I chuckle, imagining Hawke’s reaction to that. “You know what, maybe I will.”
“Think you’d still be friends? If you went off and played hockey together?”
It’s a question I’ve considered a lot. “The likelihood of us staying close was always small.”
He hums. “I bet you would have.”
Before the conversation can get depressing, I lean down and plant a kiss on the top of his Boston hat. “No regrets from me. What-ifs aren’t helpful, remember?”
“True.”
“Now, let’s finish so we can set up for lunch.”
I get a step away when Dad speaks again. “You don’t think …”
“What?”
“Remember that kid you told me about?”
It takes me a second to follow. “The one on my team?”
“Who looks like Jensen.”
I’m curious about where he’s going with this. “Yeah …”

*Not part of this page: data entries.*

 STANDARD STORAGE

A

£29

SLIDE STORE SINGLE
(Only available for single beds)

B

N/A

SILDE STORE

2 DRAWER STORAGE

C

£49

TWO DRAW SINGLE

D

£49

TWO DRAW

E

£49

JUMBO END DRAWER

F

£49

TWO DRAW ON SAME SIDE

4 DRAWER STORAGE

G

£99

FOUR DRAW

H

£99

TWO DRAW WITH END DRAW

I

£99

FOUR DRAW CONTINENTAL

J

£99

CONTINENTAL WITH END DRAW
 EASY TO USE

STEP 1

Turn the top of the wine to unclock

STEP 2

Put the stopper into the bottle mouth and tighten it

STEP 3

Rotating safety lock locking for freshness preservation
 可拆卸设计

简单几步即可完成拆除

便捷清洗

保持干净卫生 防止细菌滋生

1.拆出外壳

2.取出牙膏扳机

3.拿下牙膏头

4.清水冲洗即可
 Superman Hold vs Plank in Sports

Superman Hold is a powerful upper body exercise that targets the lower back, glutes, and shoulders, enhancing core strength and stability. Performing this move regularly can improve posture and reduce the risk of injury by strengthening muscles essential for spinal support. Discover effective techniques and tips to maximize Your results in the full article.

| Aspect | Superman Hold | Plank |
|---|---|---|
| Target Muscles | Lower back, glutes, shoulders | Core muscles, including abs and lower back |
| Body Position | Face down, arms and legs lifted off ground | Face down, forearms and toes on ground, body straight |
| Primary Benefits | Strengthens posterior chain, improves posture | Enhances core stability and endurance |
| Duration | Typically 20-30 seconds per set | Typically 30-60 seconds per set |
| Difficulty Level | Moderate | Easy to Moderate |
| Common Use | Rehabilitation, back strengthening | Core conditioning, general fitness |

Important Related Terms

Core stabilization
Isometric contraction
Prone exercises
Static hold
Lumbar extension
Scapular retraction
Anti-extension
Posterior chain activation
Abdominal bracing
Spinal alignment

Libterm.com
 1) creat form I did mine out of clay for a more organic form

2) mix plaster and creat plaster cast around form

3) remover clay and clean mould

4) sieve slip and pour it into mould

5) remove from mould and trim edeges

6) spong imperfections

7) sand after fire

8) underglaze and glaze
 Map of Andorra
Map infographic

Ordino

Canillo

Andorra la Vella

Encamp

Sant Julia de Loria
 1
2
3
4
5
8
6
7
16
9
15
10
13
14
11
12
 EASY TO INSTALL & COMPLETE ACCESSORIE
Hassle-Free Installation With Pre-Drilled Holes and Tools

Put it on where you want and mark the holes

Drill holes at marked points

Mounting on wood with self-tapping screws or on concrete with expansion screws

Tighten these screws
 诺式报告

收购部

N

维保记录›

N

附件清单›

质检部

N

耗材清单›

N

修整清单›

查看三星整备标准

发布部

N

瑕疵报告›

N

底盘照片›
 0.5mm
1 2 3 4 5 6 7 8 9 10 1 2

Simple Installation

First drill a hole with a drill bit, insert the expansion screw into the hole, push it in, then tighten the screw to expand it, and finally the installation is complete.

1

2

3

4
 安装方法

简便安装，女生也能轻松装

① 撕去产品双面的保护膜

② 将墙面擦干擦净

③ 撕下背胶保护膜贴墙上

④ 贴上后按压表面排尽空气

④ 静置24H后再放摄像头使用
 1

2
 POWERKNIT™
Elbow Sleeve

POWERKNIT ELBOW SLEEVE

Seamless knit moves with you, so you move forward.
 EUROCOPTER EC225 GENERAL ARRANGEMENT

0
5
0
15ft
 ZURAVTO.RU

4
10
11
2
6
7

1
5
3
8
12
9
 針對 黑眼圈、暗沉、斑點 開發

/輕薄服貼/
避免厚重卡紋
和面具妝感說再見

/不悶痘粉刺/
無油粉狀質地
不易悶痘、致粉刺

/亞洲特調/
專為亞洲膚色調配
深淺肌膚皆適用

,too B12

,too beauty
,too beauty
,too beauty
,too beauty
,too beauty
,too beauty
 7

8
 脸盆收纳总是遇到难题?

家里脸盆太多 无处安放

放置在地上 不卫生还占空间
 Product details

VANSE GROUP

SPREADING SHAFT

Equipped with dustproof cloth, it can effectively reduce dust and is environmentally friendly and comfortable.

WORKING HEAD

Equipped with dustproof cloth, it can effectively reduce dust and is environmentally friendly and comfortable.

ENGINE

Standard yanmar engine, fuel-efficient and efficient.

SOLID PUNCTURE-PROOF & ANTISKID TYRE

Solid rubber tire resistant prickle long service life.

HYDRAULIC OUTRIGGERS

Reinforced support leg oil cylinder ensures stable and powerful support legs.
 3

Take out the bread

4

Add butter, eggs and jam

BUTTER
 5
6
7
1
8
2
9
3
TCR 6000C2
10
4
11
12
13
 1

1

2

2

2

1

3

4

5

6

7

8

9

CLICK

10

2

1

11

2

“You think it’s weird that his mom died and now Jensen is back in town?”
All the thoughts in my head come to a grinding halt. “Wait, what happened?”
“You didn’t hear? Happened a week or so ago. My walking group was talking about it.”
“Holy shit.” My thoughts immediately spin to Kasen Delany. The focused, snarky, lanky kid who joined the team this year. His resemblance to Hawke is absolutely uncanny, and while I refuse to speculate, I couldn’t help asking him about his parents.
“Mom’s annoying, but she’s the best. My dad is an asshole who ran out on us because he didn’t want a kid.”
His answer had made me suspicious, and the curiosity was almost too much, but I didn’t let myself pry more.
Running out on a kid isn’t something I can imagine Hawke doing, but at the expense of hockey?
That’s all he ever was, and I’d like to say I think higher of him than that, but it’s been a really long time.
Instead, I kept a closer eye on Kasen than I usually do with my players.
He’s always the first one at training and the last one to leave, so I’ve had more time with him than most.
I don’t know whether to hurt over the fact that he’s lost his mom, who he was close with, or spiral over the fact that all my suspicions might be correct.
Is he Hawke’s son?
And did Hawke really run out on them to live his dream?
No matter how many times I question whether I made the right decision with Dad, I know it was the only one.
I could never abandon someone who needed me.
I guess Hawke and I were never as similar as we thought.